Net2o uses the pubkeys as handles. For human readability, these names are
converted to nick- and petnames (names you have assigned to other people) when
displayed. In many cases, [Zooko's
Triangle](https://en.wikipedia.org/wiki/Zooko%27s_triangle) then doesn't
apply. It's decentralized, as you make connections through peers. The
connection between keys and nick/petnames is local, in your "address book".
Nick- and petnames are memorizable.
If you get a key, you are able to obtain a nickname corresponding to
that key, self-signed. This is secure, and still human meaningful.
Many people can have the same nickname, conflicts are resolved by
numbering the nicknames; you can choose petnames to disambiguate.
Why Still Use a PKI?
--------------------
What advantages does a public key system still offer?
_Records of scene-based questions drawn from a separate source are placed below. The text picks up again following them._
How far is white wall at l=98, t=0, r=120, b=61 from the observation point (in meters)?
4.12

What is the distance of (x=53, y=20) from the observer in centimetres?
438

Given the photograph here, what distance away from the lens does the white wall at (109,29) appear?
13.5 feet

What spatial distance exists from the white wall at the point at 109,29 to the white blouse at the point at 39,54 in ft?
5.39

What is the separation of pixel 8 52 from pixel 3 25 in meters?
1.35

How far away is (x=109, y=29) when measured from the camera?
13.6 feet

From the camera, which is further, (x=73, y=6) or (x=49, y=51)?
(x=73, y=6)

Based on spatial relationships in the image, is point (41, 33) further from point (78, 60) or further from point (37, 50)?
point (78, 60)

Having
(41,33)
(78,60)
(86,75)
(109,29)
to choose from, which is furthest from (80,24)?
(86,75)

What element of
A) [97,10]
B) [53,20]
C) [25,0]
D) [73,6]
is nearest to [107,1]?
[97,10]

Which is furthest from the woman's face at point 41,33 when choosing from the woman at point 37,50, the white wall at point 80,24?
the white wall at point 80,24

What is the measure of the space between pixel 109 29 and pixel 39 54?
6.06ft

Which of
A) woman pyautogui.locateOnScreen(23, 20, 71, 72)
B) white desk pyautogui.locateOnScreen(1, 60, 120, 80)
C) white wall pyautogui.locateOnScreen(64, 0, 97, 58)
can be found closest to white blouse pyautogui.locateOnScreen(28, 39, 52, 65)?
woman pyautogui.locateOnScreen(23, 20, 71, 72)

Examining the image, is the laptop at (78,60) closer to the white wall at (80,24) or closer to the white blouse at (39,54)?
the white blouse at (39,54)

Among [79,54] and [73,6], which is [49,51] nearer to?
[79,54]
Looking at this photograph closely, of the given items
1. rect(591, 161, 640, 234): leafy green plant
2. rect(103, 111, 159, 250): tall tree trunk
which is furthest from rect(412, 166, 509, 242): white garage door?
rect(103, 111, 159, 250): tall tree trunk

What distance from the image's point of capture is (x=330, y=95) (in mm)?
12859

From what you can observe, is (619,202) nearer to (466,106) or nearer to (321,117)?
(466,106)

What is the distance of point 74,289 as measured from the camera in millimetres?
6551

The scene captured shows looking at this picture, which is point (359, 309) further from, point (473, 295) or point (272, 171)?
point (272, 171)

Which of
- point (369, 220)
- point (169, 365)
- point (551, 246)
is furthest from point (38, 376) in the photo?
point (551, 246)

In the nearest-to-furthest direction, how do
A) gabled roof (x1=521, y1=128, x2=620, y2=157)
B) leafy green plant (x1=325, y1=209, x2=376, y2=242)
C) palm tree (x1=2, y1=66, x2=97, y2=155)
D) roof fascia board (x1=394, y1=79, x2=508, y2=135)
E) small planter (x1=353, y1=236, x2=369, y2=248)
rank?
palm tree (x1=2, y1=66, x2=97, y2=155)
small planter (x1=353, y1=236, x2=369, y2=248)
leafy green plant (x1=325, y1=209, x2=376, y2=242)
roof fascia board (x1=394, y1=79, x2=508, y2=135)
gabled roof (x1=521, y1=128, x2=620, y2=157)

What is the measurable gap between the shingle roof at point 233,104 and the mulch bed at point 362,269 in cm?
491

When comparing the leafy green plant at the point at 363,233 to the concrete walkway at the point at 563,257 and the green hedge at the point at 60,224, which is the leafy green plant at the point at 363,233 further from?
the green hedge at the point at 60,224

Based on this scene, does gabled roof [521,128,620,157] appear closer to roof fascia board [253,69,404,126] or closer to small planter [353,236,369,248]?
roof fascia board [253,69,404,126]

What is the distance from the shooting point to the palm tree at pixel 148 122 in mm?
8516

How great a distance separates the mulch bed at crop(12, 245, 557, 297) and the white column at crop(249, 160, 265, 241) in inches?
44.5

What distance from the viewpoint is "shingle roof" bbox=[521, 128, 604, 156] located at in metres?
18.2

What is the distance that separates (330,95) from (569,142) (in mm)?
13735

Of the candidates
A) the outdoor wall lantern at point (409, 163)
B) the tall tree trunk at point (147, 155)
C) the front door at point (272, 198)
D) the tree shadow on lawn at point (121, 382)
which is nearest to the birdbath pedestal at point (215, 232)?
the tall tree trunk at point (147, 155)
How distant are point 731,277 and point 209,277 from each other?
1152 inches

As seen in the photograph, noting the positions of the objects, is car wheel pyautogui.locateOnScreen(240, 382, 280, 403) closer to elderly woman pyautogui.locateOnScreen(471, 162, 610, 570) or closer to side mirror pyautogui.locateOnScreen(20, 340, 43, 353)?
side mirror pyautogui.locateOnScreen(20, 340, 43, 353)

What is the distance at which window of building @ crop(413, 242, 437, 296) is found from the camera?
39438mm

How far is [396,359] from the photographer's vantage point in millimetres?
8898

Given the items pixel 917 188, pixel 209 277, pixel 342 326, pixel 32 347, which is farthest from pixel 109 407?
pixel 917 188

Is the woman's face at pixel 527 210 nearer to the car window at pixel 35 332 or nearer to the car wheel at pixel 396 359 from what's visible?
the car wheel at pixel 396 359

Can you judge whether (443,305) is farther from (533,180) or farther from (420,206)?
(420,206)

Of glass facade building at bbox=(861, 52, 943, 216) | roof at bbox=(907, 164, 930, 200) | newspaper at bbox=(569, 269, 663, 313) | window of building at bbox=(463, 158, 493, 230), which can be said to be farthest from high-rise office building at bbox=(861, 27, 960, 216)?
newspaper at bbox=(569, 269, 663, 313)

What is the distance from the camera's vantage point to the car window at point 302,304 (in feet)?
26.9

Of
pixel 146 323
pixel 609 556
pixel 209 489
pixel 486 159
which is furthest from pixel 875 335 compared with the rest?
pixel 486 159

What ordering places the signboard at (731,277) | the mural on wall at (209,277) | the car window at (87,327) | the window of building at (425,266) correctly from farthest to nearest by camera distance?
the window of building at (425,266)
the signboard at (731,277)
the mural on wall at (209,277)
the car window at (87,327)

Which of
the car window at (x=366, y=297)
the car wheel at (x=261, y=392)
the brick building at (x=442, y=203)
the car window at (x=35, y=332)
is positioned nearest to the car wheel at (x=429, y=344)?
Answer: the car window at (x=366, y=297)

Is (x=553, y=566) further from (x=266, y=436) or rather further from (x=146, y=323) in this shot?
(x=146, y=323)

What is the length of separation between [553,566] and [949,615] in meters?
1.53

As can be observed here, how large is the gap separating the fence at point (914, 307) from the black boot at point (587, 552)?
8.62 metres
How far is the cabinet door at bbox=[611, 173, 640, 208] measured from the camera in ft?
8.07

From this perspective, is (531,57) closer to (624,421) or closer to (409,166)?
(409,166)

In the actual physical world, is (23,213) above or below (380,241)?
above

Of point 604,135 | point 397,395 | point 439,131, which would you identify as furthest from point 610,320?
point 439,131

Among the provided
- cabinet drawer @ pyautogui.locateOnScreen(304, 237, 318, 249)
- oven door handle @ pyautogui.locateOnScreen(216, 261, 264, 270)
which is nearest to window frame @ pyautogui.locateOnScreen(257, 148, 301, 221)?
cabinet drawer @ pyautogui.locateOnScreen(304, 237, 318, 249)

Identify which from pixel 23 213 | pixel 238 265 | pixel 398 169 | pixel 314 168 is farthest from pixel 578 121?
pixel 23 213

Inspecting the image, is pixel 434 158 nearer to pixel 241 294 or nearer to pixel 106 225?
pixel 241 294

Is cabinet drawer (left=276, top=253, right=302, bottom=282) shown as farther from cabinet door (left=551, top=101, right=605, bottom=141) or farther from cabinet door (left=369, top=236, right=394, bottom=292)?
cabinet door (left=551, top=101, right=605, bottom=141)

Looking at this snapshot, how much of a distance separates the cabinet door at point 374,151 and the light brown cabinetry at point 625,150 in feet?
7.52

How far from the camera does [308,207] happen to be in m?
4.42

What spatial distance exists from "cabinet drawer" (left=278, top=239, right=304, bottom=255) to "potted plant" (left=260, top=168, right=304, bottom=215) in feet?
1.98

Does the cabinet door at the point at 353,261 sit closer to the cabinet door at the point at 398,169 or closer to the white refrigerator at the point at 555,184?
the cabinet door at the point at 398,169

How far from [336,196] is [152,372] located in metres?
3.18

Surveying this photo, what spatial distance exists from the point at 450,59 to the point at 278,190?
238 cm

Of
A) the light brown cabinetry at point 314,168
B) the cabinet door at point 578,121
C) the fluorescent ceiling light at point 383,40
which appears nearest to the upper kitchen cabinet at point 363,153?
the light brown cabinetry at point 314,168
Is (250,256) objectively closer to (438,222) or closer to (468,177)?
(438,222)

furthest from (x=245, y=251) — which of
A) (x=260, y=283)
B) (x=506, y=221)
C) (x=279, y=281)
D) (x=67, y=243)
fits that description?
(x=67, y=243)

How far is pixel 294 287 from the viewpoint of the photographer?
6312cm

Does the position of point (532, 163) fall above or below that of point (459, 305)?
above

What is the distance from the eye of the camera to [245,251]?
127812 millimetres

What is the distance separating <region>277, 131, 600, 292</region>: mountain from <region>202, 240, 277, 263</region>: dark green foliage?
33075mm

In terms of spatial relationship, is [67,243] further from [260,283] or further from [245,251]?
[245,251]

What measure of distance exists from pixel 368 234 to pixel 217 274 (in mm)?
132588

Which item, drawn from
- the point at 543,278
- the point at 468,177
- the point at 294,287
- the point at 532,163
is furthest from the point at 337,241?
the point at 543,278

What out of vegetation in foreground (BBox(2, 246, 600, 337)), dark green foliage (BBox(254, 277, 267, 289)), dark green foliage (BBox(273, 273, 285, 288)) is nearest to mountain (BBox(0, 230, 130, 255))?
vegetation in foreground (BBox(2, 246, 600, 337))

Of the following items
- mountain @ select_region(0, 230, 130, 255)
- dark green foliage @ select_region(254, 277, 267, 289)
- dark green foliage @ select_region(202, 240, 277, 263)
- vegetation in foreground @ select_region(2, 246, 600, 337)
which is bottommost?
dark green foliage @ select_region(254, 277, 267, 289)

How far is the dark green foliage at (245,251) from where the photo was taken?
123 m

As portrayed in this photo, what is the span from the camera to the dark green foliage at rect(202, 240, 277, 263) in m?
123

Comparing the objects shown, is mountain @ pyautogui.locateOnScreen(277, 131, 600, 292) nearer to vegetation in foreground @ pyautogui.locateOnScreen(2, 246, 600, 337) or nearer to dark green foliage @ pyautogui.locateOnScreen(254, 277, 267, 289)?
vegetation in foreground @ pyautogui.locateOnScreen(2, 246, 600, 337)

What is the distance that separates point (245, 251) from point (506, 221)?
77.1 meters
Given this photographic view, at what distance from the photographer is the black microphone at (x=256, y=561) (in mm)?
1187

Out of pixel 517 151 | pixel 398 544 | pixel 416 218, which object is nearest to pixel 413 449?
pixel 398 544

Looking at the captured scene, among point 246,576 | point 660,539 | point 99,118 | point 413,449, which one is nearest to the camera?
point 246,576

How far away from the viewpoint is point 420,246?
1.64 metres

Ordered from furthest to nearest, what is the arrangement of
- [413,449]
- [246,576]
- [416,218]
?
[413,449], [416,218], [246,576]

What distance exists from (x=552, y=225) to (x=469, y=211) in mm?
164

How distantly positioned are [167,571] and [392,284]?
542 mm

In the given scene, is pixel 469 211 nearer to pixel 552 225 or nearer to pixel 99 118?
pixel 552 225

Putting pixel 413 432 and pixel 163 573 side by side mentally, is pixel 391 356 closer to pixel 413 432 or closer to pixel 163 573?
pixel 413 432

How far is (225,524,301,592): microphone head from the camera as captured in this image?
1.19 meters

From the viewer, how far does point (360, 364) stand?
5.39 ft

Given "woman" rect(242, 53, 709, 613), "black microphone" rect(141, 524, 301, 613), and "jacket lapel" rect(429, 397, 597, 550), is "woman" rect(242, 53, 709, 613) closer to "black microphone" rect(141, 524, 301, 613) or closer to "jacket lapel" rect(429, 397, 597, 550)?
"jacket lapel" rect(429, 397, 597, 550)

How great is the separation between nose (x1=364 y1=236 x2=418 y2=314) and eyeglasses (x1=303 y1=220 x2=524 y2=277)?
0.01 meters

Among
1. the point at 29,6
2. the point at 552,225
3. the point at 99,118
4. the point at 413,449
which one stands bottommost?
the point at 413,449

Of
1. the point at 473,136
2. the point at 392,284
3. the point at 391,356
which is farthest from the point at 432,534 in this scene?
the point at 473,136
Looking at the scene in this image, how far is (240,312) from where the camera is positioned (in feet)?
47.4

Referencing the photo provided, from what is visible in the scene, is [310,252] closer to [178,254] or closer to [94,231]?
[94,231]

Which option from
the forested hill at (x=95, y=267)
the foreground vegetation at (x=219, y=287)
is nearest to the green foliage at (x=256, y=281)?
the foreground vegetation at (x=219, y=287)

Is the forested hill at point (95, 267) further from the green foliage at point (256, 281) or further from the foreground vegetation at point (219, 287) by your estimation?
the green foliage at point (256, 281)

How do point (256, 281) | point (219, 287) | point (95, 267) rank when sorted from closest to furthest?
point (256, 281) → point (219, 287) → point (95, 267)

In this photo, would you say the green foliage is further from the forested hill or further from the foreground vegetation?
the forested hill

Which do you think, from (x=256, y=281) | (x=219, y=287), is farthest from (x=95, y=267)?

* In the client-server communication case, it is sufficient that the client
verifies the server, the other way round doesn't matter. Thus, while every
client should verify the identity of the server, it is not necessary that the
server verifies the identity of the client. It therefore also does not need to
store the client's identity, and—that is more important—maybe the client wants
to change its presented public key frequently to avoid being tracked
(anonymity)
* When we allow one indirection in the server's identity, we can
have temporary server keys, signed by a constant identity—this allows to
reduce the risk that an intruder on the server can steal the keys—they are
temporary, the permanent keys are only needed for off-line signatures, so an
intruder can not get more than he can get anyways—the data while he's in,
before he's discovered.
* We can easily replicate public keys and store them before we even
need them (e.g. based on popularity), reducing the costs when we
actually need to create a connection.
Summary
-------
In summary: Diffie-Hellman does not solve the key exchange
problem. You still need a secure channel, now to validate identity,
not to exchange keys. The problem however remains the same. The
evaluation, whether a PKI is secure now is identical to evaluate
whether you can use it to exchange symmetric keys. There are still
advantages of public keys to not abandon them completely.